La Cour s’est ensuite penchée sur la question de savoir si, compte tenu des faits, Suncor avait établi que les documents en cause avaient été préparés aux fins dominantes d’un litige existant ou envisagé. La Cour s’est référée à Talisman pour la proposition selon laquelle la preuve par affidavit suffisait pour s’acquitter du fardeau de la réclamante, et a fait référence à la preuve par affidavit de l’avocat interne de Suncor qui décrivait les circonstances dans lesquelles Suncor prévoyait un litige. Soulignant la gravité de l’accident, la possibilité de diverses sanctions et sanctions en vertu de la LSST, une enquête de la GRC et l’enquête en matière de SST, la Cour a convenu qu'« il était raisonnable pour Suncor d’avoir anticipé ou envisagé qu’il y avait de très bonnes chances » que des litiges soient possibles, y compris « la probabilité de poursuites réglementaires par la SST ; le dépôt d’accusations en vertu du Code criminel ou de poursuites civiles ». À la suite de la preuve par affidavit non controversée et des actions de l’avocat interne qui ont commencé le même jour de l’accident, la Cour a conclu que le critère de l’objet dominant était respecté.

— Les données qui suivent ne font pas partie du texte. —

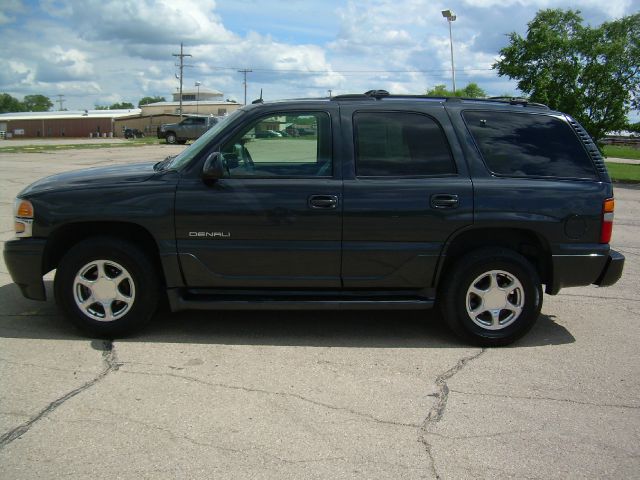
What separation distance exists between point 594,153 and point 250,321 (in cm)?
319

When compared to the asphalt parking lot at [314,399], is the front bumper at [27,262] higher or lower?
higher

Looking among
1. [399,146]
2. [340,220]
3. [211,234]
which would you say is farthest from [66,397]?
[399,146]

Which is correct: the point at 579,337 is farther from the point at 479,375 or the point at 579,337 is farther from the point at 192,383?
the point at 192,383

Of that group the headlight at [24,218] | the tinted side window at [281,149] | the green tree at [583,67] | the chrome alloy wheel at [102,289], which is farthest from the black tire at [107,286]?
the green tree at [583,67]

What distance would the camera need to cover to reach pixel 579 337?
5.21m

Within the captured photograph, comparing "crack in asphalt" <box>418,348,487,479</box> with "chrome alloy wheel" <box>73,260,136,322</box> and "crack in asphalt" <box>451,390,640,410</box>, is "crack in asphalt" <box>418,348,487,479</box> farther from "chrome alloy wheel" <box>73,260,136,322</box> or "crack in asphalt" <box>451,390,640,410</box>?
"chrome alloy wheel" <box>73,260,136,322</box>

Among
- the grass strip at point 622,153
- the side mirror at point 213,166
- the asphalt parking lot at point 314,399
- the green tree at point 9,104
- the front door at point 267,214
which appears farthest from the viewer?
the green tree at point 9,104

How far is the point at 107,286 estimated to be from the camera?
4797mm

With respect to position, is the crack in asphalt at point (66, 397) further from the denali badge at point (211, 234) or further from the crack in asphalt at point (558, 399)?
the crack in asphalt at point (558, 399)

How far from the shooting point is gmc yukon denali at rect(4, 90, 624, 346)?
15.3 feet

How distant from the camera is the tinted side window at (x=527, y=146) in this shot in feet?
15.9

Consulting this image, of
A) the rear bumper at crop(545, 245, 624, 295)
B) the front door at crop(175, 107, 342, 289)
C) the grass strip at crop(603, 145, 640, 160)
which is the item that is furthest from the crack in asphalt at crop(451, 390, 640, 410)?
the grass strip at crop(603, 145, 640, 160)

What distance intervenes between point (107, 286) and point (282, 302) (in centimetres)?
138

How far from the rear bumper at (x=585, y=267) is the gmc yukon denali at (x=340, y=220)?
1cm
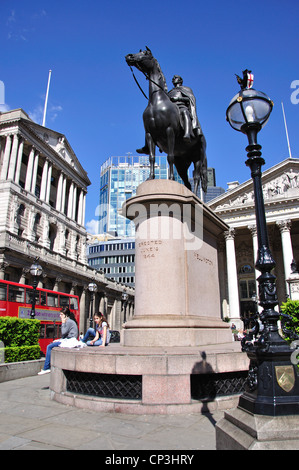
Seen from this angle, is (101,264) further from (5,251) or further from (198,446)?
(198,446)

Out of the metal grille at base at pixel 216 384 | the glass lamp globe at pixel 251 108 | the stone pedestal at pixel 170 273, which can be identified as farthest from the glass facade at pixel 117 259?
the glass lamp globe at pixel 251 108

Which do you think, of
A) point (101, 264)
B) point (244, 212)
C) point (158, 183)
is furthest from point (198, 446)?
point (101, 264)

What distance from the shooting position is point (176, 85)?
399 inches

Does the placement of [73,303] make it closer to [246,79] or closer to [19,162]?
[246,79]

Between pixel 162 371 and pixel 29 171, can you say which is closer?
pixel 162 371

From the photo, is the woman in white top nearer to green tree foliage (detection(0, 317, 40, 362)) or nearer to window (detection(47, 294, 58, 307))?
green tree foliage (detection(0, 317, 40, 362))

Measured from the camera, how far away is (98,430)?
14.8 ft

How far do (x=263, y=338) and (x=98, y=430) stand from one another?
8.77 ft

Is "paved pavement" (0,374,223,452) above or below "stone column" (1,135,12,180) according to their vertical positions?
below

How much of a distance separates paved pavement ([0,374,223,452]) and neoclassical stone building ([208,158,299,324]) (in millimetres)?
38897

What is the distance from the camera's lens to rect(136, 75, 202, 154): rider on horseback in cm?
910

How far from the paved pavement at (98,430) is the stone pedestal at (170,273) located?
1738 millimetres

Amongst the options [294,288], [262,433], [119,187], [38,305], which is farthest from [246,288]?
[119,187]

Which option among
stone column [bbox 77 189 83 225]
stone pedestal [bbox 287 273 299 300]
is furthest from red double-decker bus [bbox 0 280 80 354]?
stone column [bbox 77 189 83 225]
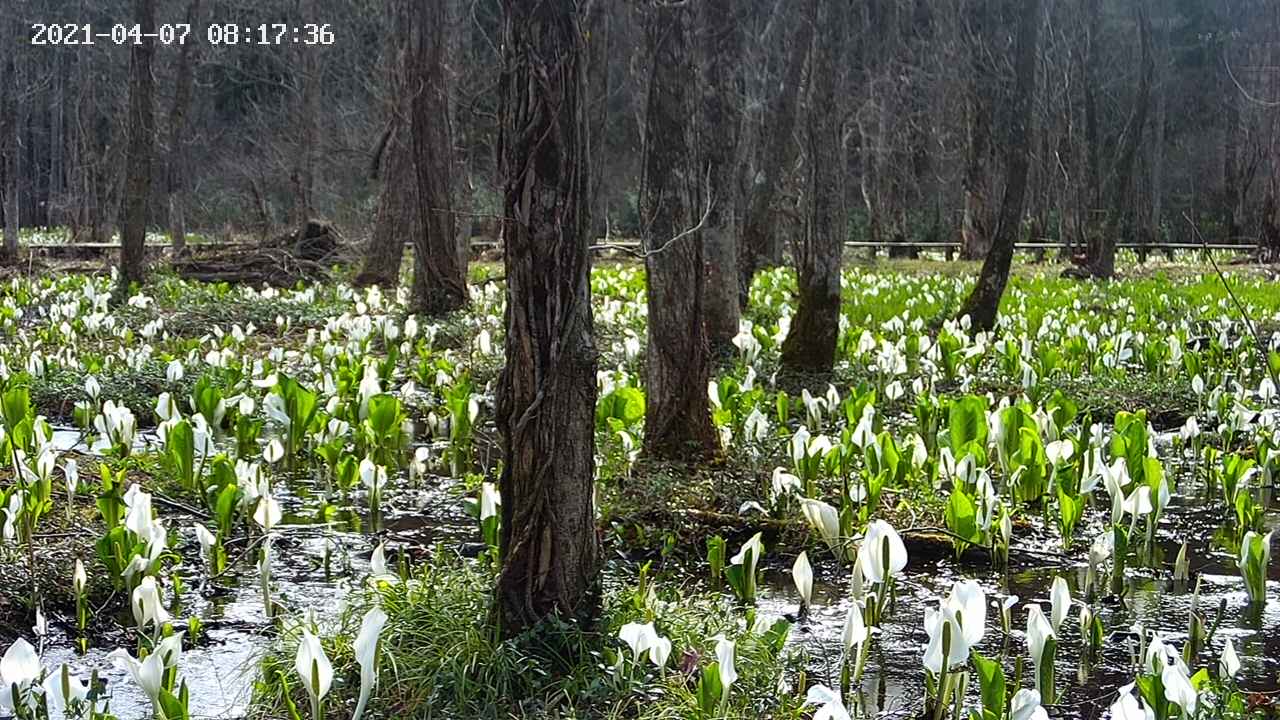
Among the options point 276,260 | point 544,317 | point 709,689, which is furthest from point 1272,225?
point 709,689

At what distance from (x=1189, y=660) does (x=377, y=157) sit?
477 inches

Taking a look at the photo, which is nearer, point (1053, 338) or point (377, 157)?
point (1053, 338)

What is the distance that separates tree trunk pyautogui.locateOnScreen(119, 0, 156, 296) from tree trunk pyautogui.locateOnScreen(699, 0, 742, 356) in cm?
691

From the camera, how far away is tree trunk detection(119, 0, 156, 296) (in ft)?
42.8

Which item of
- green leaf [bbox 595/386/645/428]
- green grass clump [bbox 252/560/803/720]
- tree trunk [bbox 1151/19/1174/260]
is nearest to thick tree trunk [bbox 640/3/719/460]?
green leaf [bbox 595/386/645/428]

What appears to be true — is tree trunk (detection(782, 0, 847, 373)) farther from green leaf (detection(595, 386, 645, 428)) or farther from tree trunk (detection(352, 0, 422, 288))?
tree trunk (detection(352, 0, 422, 288))

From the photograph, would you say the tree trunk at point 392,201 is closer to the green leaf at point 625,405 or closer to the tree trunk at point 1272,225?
the green leaf at point 625,405

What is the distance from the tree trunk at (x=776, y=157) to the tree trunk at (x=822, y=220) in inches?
169

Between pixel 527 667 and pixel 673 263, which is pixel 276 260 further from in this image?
pixel 527 667

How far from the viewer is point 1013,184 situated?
10.9 meters

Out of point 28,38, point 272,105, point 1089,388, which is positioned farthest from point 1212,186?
point 1089,388

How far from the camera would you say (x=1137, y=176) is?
31.3m

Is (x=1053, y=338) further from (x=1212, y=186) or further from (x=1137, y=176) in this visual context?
(x=1212, y=186)

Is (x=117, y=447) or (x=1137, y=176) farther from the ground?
(x=1137, y=176)
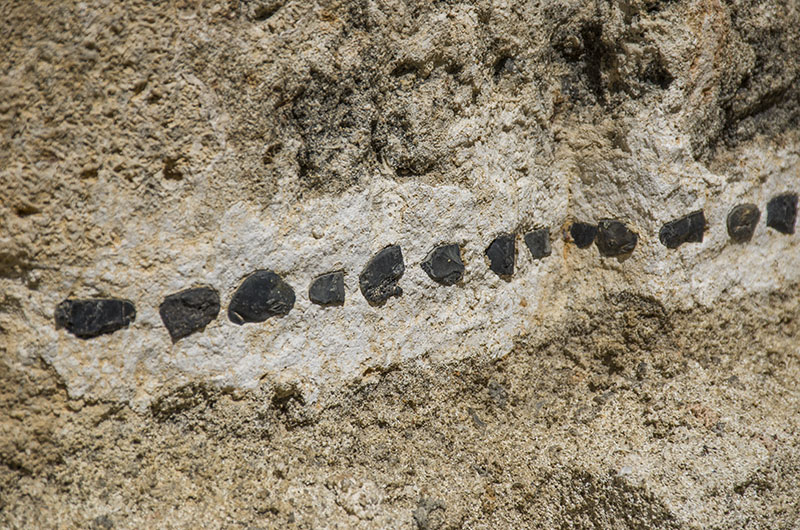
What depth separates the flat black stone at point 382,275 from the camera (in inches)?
41.4

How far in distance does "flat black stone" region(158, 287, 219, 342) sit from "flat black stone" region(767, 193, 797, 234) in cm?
101

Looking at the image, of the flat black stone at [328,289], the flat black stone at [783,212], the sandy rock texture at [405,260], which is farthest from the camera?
the flat black stone at [783,212]

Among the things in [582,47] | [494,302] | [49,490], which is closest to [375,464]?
[494,302]

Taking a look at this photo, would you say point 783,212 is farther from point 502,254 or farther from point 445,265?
point 445,265

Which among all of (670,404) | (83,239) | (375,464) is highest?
(83,239)

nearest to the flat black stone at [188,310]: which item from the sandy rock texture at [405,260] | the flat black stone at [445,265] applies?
the sandy rock texture at [405,260]

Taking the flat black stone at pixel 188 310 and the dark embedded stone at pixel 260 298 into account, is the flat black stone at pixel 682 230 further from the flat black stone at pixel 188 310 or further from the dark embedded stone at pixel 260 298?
the flat black stone at pixel 188 310

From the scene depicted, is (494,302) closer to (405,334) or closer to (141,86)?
(405,334)

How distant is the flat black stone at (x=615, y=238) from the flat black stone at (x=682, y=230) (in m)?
0.05

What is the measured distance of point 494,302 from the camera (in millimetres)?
1167

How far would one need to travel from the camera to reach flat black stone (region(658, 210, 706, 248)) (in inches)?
45.6

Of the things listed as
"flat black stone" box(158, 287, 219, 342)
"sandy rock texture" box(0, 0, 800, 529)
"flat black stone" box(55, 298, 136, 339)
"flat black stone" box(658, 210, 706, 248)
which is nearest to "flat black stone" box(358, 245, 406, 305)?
"sandy rock texture" box(0, 0, 800, 529)

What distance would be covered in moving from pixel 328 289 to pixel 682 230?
618mm

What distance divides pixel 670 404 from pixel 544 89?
1.88 feet
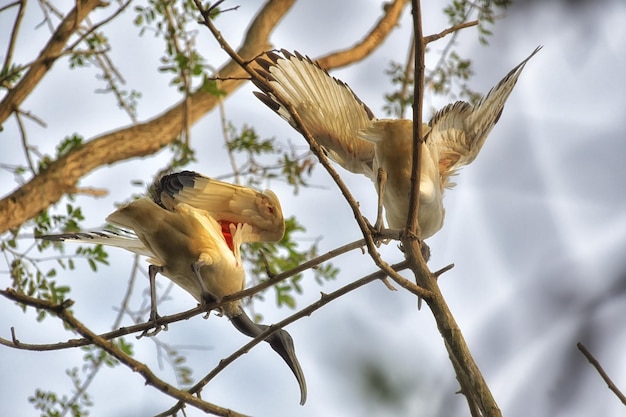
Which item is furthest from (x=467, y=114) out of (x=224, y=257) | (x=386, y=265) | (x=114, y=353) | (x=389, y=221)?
(x=114, y=353)

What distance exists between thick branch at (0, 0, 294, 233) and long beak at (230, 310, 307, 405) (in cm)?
180

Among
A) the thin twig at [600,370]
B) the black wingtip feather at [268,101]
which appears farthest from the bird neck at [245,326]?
the thin twig at [600,370]

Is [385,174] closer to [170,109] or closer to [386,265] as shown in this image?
[386,265]

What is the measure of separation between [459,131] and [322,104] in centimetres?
64

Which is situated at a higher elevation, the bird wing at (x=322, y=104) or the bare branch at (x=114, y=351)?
the bird wing at (x=322, y=104)

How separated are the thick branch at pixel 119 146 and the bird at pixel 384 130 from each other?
1499 millimetres

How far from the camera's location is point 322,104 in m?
3.12

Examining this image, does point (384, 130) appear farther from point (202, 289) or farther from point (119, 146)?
point (119, 146)

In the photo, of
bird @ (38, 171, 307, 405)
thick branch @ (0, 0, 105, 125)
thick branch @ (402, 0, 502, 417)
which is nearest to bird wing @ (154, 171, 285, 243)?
bird @ (38, 171, 307, 405)

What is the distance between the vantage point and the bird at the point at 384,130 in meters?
3.01

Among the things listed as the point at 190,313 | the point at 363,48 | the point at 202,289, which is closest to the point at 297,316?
the point at 190,313

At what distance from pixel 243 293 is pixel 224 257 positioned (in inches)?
22.8

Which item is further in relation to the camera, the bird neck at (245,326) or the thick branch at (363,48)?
the thick branch at (363,48)

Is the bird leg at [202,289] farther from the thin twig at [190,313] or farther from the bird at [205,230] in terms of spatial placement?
the thin twig at [190,313]
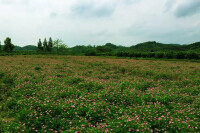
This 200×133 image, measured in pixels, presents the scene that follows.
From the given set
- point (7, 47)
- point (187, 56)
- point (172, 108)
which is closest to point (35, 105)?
point (172, 108)

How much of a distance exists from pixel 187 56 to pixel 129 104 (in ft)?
183

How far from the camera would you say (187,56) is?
51.3 m

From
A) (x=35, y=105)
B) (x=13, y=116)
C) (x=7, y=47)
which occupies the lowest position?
(x=13, y=116)

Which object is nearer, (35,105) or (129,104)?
(35,105)

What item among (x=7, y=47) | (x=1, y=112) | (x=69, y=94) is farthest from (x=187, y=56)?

En ce qui concerne le privilège relatif aux conseils juridiques, la Cour a conclu que Suncor avait démontré qu’elle avait demandé et reçu des conseils juridiques d’un avocat interne et externe. En examinant si les documents précis sur lesquelles Suncor a invoqué le privilège relatif aux litiges et aux conseils juridiques étaient en fait protégés, compte tenu du volume de documents en cause, la Cour a ordonné à l’avocat en gestion de l’instance du Banc de la Reine d’agir à titre d’arbitre dans l’évaluation des documents. La Cour tiendrait ensuite compte des recommandations de l’arbitre pour se prononcer définitivement sur les dossiers.

Suncor élargit et renforce la capacité des entreprises à garder les enquêtes internes privilégiées, même dans le cadre d’une enquête prescrite par la loi. Comme dans le cas de Talisman, Suncor démontre l’importance d’avoir, et de suivre, des politiques et des procédures d’enquête internes officielles pour indiquer clairement que les enquêtes sont menées dans le double but (dans la mesure du possible) de vérifier les faits afin d’obtenir des conseils juridiques et de se préparer aux litiges envisagés. Comme l’illustrent les faits de Suncor, il est important que l’enquête soit ciblée et dirigée par un avocat le plus tôt possible. Lorsque l’avocat est un avocat interne, il faut veiller à démontrer que l’objet de l’enquête est légal plutôt que lié aux affaires.